Ultrapolítica: a mais potente forma de renegação, já que trata da própria militarização da política nos moldes do conceito de política de Carl Schmitt, com o sendo uma guerra aberta dos aliados contra os inimigos ao ponto não somente de vencê-los, mas de eliminá-los completamente. Não haveria regulação alguma entre esse embate.

Os movimentos fascistas ou populistas que adotam os lemas de “nós contra eles” personificam bem esse tipo, criando símbolos chauvinistas e bodes expiatórios. Eles buscam condensar a variedade ideológica em apenas dois polos que devem se digladiar a todo custo.

No Brasil temos o a vivência diária da ultrapolítica na polarização de “coxinhas e mortadelas”, do Lula contra o Bolsonaro, não importando os meios para se garantir a vitória.

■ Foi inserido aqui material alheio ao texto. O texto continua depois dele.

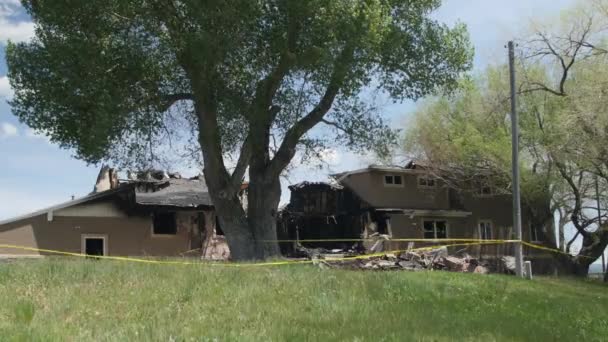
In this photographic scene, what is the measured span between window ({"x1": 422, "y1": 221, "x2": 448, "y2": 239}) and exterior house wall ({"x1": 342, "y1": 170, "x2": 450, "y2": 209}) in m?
1.08

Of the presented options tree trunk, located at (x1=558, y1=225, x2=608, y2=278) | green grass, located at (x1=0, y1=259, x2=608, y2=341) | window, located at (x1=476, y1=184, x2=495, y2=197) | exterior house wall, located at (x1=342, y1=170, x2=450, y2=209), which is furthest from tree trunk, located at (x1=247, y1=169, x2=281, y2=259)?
window, located at (x1=476, y1=184, x2=495, y2=197)

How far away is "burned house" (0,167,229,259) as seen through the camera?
32625 millimetres

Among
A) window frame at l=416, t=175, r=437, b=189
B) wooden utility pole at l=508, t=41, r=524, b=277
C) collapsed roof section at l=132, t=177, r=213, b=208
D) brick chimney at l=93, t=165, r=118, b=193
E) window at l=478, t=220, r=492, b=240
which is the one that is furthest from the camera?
window at l=478, t=220, r=492, b=240

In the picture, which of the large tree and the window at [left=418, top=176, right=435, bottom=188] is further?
the window at [left=418, top=176, right=435, bottom=188]

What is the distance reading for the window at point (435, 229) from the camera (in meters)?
42.4

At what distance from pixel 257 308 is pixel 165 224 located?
2714 centimetres

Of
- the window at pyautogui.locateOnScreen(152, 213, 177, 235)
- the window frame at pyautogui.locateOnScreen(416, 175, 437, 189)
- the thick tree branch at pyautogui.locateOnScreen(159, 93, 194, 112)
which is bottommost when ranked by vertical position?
the window at pyautogui.locateOnScreen(152, 213, 177, 235)

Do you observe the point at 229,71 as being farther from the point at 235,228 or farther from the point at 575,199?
the point at 575,199

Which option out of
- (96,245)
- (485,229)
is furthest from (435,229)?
(96,245)

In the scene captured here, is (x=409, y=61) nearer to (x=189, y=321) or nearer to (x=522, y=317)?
(x=522, y=317)

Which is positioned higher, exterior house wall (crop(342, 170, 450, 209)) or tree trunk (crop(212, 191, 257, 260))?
exterior house wall (crop(342, 170, 450, 209))

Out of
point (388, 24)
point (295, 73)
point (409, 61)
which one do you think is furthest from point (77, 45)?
point (409, 61)

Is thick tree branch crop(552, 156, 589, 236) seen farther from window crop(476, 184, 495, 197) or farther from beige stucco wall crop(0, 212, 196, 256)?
beige stucco wall crop(0, 212, 196, 256)

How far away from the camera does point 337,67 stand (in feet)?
72.5
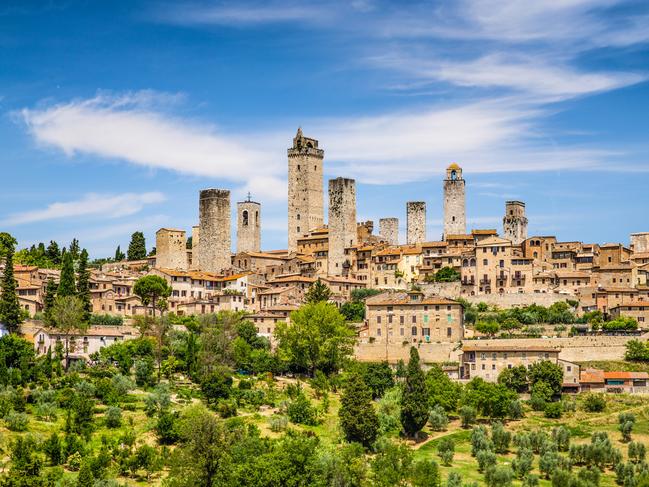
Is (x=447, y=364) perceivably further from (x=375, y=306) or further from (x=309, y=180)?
(x=309, y=180)

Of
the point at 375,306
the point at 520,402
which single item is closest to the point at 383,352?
the point at 375,306

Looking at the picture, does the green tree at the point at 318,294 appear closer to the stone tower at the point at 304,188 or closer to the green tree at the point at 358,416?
the green tree at the point at 358,416

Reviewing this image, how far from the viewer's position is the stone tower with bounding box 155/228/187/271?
98062 mm

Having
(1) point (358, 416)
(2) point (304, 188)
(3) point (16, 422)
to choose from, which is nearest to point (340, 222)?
(2) point (304, 188)

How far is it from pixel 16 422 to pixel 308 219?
5213 cm

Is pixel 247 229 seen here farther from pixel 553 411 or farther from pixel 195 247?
pixel 553 411

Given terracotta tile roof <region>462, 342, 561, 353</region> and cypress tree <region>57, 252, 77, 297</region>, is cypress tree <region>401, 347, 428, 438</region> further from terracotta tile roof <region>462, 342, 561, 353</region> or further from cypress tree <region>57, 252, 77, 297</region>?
cypress tree <region>57, 252, 77, 297</region>

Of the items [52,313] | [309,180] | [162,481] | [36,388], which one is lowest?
[162,481]

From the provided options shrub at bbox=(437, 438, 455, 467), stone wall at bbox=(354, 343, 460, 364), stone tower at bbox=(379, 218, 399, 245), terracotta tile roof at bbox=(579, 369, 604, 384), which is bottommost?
shrub at bbox=(437, 438, 455, 467)

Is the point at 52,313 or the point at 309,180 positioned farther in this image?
the point at 309,180

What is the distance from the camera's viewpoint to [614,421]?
61062 millimetres

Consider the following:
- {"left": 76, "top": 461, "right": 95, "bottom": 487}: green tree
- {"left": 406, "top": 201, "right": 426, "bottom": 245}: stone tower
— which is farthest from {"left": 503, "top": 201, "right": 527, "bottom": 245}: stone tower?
{"left": 76, "top": 461, "right": 95, "bottom": 487}: green tree

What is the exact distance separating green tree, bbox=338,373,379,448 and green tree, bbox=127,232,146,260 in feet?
191

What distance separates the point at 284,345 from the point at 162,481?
2159 centimetres
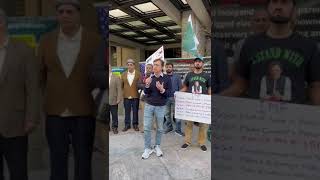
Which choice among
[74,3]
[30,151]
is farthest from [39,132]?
[74,3]

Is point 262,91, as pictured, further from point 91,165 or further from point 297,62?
point 91,165

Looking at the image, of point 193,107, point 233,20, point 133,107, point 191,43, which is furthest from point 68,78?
point 133,107

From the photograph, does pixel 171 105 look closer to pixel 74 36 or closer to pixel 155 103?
pixel 155 103

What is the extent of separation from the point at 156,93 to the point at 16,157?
384 cm

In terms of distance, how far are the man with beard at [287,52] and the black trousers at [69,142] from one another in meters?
1.31

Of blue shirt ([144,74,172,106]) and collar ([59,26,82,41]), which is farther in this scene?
blue shirt ([144,74,172,106])

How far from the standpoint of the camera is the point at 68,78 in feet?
9.77

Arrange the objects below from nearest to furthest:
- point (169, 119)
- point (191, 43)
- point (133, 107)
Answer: point (191, 43) → point (169, 119) → point (133, 107)

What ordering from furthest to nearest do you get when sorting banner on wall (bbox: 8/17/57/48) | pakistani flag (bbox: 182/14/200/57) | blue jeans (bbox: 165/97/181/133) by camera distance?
blue jeans (bbox: 165/97/181/133)
pakistani flag (bbox: 182/14/200/57)
banner on wall (bbox: 8/17/57/48)

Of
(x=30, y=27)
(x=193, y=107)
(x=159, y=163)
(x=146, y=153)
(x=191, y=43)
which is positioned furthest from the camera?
(x=191, y=43)

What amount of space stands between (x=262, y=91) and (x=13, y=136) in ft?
5.99

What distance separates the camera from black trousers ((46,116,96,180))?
10.0 feet

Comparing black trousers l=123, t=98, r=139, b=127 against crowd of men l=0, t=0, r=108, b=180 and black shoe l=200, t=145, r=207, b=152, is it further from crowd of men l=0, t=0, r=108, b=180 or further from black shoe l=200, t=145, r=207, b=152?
crowd of men l=0, t=0, r=108, b=180

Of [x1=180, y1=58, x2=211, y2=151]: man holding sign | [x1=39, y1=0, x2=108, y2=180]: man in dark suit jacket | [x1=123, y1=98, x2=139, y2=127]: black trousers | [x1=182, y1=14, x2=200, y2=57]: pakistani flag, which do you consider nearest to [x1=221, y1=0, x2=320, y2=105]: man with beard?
[x1=39, y1=0, x2=108, y2=180]: man in dark suit jacket
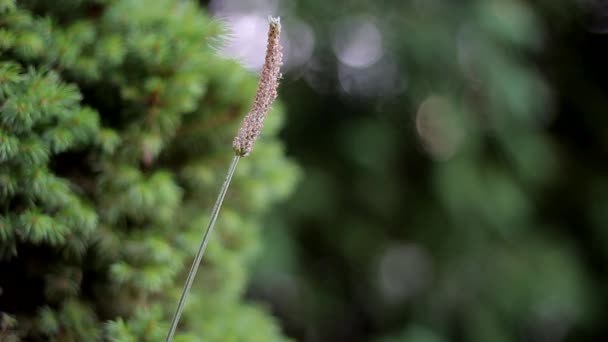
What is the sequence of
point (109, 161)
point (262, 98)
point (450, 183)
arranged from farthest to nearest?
point (450, 183)
point (109, 161)
point (262, 98)

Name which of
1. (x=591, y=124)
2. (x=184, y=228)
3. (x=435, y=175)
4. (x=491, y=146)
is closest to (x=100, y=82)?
(x=184, y=228)

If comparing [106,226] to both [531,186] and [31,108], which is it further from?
[531,186]

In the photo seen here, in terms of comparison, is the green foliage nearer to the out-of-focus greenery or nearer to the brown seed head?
the brown seed head

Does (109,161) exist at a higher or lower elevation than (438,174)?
higher

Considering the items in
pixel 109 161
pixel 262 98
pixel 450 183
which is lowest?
pixel 450 183

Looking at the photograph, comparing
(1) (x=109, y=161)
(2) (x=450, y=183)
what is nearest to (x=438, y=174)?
(2) (x=450, y=183)

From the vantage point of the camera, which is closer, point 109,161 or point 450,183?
point 109,161

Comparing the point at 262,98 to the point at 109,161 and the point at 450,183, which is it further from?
the point at 450,183

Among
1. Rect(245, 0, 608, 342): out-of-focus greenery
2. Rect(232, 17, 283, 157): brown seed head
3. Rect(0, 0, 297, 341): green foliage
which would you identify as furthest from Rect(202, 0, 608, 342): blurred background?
Rect(232, 17, 283, 157): brown seed head

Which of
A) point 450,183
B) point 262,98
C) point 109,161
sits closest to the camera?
point 262,98
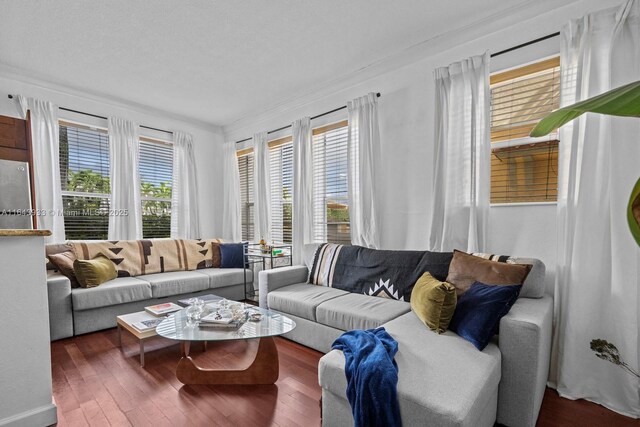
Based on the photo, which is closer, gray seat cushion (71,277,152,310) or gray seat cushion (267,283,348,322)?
gray seat cushion (267,283,348,322)

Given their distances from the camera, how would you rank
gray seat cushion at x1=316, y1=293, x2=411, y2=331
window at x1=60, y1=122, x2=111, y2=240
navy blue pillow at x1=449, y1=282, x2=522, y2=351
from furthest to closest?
window at x1=60, y1=122, x2=111, y2=240, gray seat cushion at x1=316, y1=293, x2=411, y2=331, navy blue pillow at x1=449, y1=282, x2=522, y2=351

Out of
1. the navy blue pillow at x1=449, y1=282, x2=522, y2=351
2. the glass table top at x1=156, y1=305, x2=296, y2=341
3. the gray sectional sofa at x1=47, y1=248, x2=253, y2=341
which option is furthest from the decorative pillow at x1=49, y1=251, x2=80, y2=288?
the navy blue pillow at x1=449, y1=282, x2=522, y2=351

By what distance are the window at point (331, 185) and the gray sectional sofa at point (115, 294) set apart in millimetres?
1407

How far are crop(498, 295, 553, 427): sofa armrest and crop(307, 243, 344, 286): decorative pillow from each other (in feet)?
5.77

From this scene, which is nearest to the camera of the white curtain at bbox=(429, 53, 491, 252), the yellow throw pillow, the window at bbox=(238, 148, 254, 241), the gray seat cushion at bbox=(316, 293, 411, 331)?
the yellow throw pillow

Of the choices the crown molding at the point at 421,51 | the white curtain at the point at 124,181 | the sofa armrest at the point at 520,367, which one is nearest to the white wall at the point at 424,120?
the crown molding at the point at 421,51

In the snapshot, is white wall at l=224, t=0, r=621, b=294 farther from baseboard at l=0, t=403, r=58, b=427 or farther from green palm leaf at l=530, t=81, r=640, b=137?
baseboard at l=0, t=403, r=58, b=427

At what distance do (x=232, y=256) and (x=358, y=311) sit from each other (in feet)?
8.29

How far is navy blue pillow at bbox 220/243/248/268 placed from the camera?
14.1ft

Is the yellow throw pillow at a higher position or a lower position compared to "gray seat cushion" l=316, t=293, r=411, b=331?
higher

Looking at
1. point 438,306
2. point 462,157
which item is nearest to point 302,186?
point 462,157

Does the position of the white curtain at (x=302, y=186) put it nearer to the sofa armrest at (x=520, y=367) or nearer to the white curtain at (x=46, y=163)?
the sofa armrest at (x=520, y=367)

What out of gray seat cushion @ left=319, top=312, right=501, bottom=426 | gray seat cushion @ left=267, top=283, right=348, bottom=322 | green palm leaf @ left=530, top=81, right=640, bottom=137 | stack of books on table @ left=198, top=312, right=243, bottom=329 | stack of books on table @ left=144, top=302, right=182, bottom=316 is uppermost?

Pós-política: esse tipo adentra acompanhado do discurso da pós-ideologia, muito difundido por autores como Fukuyama, que defende que as ideologias não seriam mais presentes no nosso mundo, pois o mesmo teria superado tais embates ao final da Guerra Fria. Então não caberiam mais disputas políticas a respeito do econômico, do político e do social; no lugar disso caberia encontrar gestores e tecnocratas inteligentes, responsáveis e neutros (imparciais, sem ideologias) para gerenciar a sociedade; uma elite formada por déspotas esclarecidos. A pós-política também se anuncia como “nem de direita e nem de esquerda”, com um posicionamento difuso, mesmo quando claramente defende um ponto ideológico.

Um exemplo escancarado do que nos referimos aqui é a figura de João Dória, que mesmo representando um programa neoliberal, se apresenta como um gestor neutro e não como um político. Mas antes que se confunda, a pós-política não é exclusiva da direita política, tendo movimentos da esquerda aderido a essa lógica ao renunciar as pautas classistas e se concentrar em demandas rasas que seriam possíveis de se resolver com “boa gestão”.

Esses tipos não necessariamente existem isolados, de forma autônoma. Muitos grupos e atores políticos incorporam mais de um tipo em suas práticas, como o fascismo que faz a junção da arquipolítica com a ultrapolítica; a volksgemeinschaf do Terceiro Reich sintetizava bem a militarização da política e o sentido de comunidade pura que deveria ser preservada contra os corpos invasores.

Obviamente que essa “dissecação” de conceitos desperta questionamentos amplos, como o que é a política propriamente dita pra Rancière e para Žižek. Pretendemos fazer um texto futuro destinado a isso, mas as obras originais estão referenciadas e podem ser consultadas. Resta adiantar que a definição de política não é consenso entre eles.

Referências

RANCIÈRE, Jacques. O desentendimento: política e filosofia. Paris: Editora 34, 1996.

ŽIŽEK, Slavoj. O sujeito incômodo: o sujeito ausente da ontologia política. São Paulo: Boitempo, 2016.